Of the entries below, restate word for word only the section that runs from the line with "common name: american marten" to the line with "category: possum", counting both ends.
== Segment start ==
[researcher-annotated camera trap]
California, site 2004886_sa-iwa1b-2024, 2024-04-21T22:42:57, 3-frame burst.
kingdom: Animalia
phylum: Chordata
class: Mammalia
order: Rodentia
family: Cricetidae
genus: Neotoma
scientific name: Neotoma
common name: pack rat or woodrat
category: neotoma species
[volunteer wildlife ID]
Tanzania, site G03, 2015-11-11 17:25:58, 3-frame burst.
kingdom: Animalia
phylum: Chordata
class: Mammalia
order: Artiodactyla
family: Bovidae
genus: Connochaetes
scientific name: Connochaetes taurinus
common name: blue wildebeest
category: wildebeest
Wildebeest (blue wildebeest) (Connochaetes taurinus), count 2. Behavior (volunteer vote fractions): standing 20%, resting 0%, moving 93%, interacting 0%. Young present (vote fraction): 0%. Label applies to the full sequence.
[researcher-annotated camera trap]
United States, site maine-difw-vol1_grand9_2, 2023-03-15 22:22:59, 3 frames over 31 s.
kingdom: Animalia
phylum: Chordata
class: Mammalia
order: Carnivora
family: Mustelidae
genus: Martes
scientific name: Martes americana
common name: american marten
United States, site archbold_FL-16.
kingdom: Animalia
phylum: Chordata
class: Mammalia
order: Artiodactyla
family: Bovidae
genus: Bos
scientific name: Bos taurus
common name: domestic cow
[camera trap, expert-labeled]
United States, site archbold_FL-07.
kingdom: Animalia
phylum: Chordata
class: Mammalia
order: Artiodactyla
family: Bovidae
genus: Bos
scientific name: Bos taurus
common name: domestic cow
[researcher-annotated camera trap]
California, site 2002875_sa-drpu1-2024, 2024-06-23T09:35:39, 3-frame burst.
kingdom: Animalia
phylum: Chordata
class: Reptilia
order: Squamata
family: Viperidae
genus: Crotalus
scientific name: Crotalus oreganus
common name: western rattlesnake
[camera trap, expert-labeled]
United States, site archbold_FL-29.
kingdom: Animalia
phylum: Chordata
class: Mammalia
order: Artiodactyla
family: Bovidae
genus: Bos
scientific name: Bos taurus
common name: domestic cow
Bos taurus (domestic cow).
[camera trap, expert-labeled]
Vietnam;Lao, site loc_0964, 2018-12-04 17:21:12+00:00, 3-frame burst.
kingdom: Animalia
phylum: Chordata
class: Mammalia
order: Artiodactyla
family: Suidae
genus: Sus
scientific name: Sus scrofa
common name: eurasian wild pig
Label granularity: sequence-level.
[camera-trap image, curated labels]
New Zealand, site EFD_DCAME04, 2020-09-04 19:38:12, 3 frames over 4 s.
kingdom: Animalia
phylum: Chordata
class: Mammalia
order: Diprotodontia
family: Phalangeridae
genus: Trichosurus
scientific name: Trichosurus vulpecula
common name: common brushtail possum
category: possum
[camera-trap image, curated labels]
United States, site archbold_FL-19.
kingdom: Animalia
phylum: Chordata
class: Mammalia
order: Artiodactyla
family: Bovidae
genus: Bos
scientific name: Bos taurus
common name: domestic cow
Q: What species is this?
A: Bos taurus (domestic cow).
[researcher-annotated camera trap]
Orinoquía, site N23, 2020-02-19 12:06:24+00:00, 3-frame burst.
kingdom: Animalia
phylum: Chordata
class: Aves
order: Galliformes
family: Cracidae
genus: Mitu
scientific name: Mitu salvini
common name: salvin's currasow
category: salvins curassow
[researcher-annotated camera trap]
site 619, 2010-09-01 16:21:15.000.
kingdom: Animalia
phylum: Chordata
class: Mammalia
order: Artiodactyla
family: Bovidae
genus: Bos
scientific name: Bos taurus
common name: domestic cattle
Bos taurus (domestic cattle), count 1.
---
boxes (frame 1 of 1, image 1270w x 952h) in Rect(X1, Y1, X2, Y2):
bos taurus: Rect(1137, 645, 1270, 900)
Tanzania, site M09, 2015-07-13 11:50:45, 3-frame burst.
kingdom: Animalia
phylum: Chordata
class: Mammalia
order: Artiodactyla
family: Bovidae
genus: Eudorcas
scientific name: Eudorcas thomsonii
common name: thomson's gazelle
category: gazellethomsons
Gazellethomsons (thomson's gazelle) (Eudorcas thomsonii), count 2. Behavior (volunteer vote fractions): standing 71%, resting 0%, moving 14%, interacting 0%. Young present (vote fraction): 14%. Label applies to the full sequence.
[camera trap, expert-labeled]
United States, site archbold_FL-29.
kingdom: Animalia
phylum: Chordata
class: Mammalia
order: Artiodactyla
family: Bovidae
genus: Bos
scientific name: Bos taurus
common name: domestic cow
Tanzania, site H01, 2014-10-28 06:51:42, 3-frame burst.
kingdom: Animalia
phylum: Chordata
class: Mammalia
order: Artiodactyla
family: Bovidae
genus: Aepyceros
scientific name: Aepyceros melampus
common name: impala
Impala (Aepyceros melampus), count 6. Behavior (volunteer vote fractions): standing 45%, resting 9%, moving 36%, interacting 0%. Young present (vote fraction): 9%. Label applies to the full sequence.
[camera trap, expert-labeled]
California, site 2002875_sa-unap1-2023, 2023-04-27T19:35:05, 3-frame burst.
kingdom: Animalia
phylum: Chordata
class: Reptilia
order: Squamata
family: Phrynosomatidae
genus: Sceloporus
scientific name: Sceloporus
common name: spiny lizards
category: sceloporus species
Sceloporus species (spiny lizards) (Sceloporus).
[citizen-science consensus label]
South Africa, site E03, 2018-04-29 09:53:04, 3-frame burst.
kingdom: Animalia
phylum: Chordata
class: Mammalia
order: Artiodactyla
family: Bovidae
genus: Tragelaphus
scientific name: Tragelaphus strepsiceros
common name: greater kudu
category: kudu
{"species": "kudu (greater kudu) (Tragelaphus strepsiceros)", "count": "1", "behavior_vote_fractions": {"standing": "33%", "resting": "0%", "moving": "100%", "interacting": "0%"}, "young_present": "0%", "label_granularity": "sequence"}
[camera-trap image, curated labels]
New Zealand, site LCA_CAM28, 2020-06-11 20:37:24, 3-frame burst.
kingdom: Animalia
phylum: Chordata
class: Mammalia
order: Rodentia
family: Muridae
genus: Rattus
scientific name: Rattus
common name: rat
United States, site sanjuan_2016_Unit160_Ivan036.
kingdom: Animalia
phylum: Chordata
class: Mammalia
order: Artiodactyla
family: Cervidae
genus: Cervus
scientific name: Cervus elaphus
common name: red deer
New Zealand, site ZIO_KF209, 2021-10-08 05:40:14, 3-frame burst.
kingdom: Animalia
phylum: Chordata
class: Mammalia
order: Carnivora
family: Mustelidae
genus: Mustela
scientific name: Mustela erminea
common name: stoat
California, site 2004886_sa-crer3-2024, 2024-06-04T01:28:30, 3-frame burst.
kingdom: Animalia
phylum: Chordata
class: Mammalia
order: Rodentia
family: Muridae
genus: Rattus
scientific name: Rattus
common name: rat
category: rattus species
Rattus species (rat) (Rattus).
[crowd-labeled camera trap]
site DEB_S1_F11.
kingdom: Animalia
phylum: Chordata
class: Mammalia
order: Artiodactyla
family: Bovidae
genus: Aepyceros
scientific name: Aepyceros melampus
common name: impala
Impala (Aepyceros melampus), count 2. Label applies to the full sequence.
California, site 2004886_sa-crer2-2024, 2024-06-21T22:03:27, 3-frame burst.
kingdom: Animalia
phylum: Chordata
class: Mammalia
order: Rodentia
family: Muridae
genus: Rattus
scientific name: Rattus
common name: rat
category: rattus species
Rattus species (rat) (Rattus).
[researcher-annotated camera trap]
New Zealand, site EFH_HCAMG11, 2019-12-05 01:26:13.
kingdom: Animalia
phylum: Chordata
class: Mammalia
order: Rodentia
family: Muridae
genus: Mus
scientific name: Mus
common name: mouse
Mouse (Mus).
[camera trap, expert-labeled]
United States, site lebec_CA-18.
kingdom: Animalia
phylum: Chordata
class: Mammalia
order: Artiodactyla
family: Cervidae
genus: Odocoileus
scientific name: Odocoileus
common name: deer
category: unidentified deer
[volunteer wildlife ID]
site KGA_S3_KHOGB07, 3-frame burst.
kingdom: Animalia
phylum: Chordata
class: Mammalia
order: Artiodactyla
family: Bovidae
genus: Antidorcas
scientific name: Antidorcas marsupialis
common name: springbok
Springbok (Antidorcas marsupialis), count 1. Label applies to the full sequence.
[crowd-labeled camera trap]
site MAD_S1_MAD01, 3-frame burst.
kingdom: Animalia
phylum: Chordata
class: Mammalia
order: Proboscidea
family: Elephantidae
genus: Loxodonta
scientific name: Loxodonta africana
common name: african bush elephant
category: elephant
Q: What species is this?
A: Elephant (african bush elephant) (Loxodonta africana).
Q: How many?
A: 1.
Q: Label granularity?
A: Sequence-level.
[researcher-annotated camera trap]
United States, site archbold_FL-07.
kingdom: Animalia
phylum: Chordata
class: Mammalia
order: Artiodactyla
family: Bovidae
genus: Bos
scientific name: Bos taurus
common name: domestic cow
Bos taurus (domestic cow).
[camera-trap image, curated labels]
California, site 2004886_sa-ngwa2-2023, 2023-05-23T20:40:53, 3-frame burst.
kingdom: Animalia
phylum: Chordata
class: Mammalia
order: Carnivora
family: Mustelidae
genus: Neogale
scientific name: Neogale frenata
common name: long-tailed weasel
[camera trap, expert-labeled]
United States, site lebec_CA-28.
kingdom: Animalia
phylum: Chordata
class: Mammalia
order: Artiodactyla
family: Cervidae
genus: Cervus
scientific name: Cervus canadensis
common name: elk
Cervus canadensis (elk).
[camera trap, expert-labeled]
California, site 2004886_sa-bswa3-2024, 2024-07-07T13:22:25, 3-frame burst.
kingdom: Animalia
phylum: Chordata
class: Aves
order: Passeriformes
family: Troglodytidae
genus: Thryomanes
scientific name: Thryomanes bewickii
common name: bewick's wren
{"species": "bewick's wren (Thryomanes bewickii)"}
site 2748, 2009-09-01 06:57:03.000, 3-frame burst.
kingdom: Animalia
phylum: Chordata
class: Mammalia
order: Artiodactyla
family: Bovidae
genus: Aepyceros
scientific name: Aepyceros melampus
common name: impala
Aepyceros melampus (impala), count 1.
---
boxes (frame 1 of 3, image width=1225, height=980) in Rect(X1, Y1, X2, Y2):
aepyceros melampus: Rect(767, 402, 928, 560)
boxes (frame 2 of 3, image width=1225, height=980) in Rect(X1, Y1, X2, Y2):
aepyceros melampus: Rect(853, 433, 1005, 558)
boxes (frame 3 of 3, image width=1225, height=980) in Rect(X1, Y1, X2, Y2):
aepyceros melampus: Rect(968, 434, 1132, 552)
== Segment end ==
§ **SOLUTION TO THIS EXERCISE**
common name: american marten
United States, site archbold_FL-16.
kingdom: Animalia
phylum: Chordata
class: Mammalia
order: Artiodactyla
family: Bovidae
genus: Bos
scientific name: Bos taurus
common name: domestic cow
[camera trap, expert-labeled]
United States, site archbold_FL-07.
kingdom: Animalia
phylum: Chordata
class: Mammalia
order: Artiodactyla
family: Bovidae
genus: Bos
scientific name: Bos taurus
common name: domestic cow
[researcher-annotated camera trap]
California, site 2002875_sa-drpu1-2024, 2024-06-23T09:35:39, 3-frame burst.
kingdom: Animalia
phylum: Chordata
class: Reptilia
order: Squamata
family: Viperidae
genus: Crotalus
scientific name: Crotalus oreganus
common name: western rattlesnake
[camera trap, expert-labeled]
United States, site archbold_FL-29.
kingdom: Animalia
phylum: Chordata
class: Mammalia
order: Artiodactyla
family: Bovidae
genus: Bos
scientific name: Bos taurus
common name: domestic cow
Bos taurus (domestic cow).
[camera trap, expert-labeled]
Vietnam;Lao, site loc_0964, 2018-12-04 17:21:12+00:00, 3-frame burst.
kingdom: Animalia
phylum: Chordata
class: Mammalia
order: Artiodactyla
family: Suidae
genus: Sus
scientific name: Sus scrofa
common name: eurasian wild pig
Label granularity: sequence-level.
[camera-trap image, curated labels]
New Zealand, site EFD_DCAME04, 2020-09-04 19:38:12, 3 frames over 4 s.
kingdom: Animalia
phylum: Chordata
class: Mammalia
order: Diprotodontia
family: Phalangeridae
genus: Trichosurus
scientific name: Trichosurus vulpecula
common name: common brushtail possum
category: possum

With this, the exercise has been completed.